Making Snowflake Faster Why Understanding Micro Partitions Really Matters
- Hannah Dowse
- Mar 16
- 3 min read
If you’ve ever wondered why some Snowflake queries feel lightning fast while others seem… less fun, Will Riley’s session shines a big spotlight on the reason. And the good news is that a lot of the magic comes down to things you can influence with a few smart decisions.
Will has been with Snowflake for years and has seen the platform grow from “cloud data warehouse” into “all things AI.” But as he puts it, the fundamentals of storing and retrieving data efficiently haven’t changed. And once you understand how Snowflake handles micro partitions, clustering and pruning, you suddenly have a whole lot more control over performance and cost.
Let’s walk through the key ideas in a clear, conversational way.
Snowflake’s Secret Weapon Micro Partitions
Everything in Snowflake is stored as micro partitions. Think of them as small, compressed files about 16 MB each. They’re:
Automatic
Immutable
Columnar
Versioned
That immutability is what gives you features like time travel. Every time you update or delete something, Snowflake doesn’t rewrite old files it creates new ones and tracks versions for you.
And here’s the big bit. Every micro partition also stores metadata describing what’s inside it things like min and max values per column.
This means when you run a query, Snowflake doesn’t just blindly scan all your data. It uses that metadata to figure out which micro partitions don’t need reading.
That’s pruning. And it’s where performance is won or lost.
Why the Order You Load Data In Changes Everything
Snowflake automatically tries to keep similar data together when you load it. So if your data naturally arrives in date order for example, IoT feeds or clickstream data you get beautiful natural clustering without lifting a finger.
But if you load data in a random order Snowflake has no choice but to scatter values across micro partitions and suddenly pruning becomes much harder.
Will’s demo made this painfully clear.
Take a simple table with a billion rows.
When loaded randomly, a query filtering on one date took around 25 seconds. When the same table was rebuilt in date order the exact same query took about 3 seconds.
Same data. Same query. Just loaded in a different order.
That’s an 8x speed up. And an 8x reduction in compute cost.
All because the micro partitions now had clean date ranges instead of jumbled ones.
Clustering When Natural Ordering Isn’t Enough
Sometimes your users filter on more than one column or your ingest pattern just isn’t naturally ordered.

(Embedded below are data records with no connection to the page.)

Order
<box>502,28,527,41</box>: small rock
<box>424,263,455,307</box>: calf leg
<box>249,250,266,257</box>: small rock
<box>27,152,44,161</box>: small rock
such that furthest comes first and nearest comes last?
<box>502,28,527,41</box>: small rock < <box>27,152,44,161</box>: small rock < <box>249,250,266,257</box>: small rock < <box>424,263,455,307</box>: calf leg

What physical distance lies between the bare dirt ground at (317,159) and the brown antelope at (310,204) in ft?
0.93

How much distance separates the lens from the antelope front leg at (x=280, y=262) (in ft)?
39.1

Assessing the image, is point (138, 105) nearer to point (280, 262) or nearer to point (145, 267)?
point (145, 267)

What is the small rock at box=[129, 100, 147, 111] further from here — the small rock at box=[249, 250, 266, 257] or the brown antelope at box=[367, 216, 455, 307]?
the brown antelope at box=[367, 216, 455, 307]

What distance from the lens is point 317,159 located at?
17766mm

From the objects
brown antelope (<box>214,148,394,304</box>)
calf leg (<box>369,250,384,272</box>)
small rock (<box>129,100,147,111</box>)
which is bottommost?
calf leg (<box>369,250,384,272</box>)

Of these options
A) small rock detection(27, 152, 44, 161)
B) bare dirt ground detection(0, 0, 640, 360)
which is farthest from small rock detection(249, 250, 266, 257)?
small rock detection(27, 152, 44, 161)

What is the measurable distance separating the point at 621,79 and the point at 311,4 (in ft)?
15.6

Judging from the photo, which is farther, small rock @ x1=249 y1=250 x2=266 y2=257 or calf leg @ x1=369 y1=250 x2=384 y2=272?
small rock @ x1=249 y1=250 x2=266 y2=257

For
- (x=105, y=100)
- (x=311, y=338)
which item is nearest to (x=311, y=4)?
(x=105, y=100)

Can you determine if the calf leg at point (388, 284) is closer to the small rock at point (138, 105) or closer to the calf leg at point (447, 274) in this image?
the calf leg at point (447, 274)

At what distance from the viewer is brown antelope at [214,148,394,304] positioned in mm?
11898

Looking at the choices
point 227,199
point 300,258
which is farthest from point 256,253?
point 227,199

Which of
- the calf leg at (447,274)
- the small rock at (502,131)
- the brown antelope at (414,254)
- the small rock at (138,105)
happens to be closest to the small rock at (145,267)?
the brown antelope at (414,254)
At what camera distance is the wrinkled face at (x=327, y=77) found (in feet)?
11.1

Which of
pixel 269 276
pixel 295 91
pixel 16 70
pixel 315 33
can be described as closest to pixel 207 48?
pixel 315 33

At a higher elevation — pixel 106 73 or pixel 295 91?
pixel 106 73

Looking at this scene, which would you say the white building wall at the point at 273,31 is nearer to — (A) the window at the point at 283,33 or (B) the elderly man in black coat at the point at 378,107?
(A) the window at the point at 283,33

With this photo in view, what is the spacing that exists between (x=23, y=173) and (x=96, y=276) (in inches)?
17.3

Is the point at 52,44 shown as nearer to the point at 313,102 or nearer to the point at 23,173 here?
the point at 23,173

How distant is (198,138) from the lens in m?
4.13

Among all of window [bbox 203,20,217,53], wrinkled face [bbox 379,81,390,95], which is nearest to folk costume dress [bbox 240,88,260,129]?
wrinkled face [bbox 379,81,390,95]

That’s where clustering keys come in.
Clustering tells Snowflake which columns matter most for pruning. The goal is to get your “average depth” low ideally 1 meaning Snowflake only needs to scan one micro partition to find the values it needs.

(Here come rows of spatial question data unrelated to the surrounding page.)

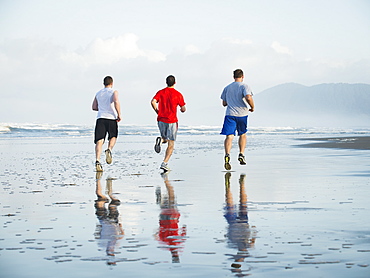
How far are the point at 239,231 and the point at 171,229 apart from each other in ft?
1.77

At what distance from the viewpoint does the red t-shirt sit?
1158 centimetres

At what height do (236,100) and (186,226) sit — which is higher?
(236,100)

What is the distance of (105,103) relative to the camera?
12.0 meters

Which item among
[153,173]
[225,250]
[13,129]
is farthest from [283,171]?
[13,129]

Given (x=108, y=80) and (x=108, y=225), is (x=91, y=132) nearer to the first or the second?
(x=108, y=80)

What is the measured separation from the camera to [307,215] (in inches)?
219

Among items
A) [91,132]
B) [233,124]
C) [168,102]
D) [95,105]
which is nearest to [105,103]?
[95,105]

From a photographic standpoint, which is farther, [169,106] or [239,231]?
[169,106]

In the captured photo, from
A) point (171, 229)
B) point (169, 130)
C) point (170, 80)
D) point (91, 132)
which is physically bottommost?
point (171, 229)

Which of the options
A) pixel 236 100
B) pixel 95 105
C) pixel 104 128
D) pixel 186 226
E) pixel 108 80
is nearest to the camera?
pixel 186 226

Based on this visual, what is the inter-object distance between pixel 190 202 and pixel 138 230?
185 cm

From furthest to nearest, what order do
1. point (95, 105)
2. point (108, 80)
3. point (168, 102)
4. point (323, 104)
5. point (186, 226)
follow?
point (323, 104) < point (95, 105) < point (108, 80) < point (168, 102) < point (186, 226)

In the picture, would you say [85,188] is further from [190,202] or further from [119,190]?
[190,202]

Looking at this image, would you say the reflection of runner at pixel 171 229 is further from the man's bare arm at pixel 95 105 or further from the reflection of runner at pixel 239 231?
the man's bare arm at pixel 95 105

But Will makes an important point. You shouldn’t cluster blindly.
Check which predicates people actually use. Check their selectivity. Cluster only on columns that meaningfully reduce the number of partitions scanned.
And absolutely don’t use clustering to fix poor data types. If your dates are stored as strings you’ll lose pruning no matter what.
Updating Data Can Break Clustering
Because micro partitions are immutable any update creates a new one. On big tables this can create churn and slowly destroy natural clustering over time.
That’s why insert only patterns Snowflake and Data Vault style are so effective. They avoid reversioning tons of micro partitions and keep everything nicely organized.
A Few Practical Tips From Will
Will wrapped the session with some simple but powerful takeaways:
Know your workloads and your filter patterns
Check natural clustering before adding cluster keys
Prefer insert only and avoid unnecessary updates
Use proper data types for dates and numbers
Rebuild a table in sorted order if it’s heavily used the speedup is often worth the small rebuild cost
Don’t just scale up the warehouse fix the data layout first
These aren’t complicated tricks but they make an enormous difference.
The Big Lesson
Snowflake is fast out of the box but it’s much faster when your micro partitions work with you instead of against you. By understanding how data is stored and how pruning works you can deliver dramatic performance improvements without throwing more compute at the problem.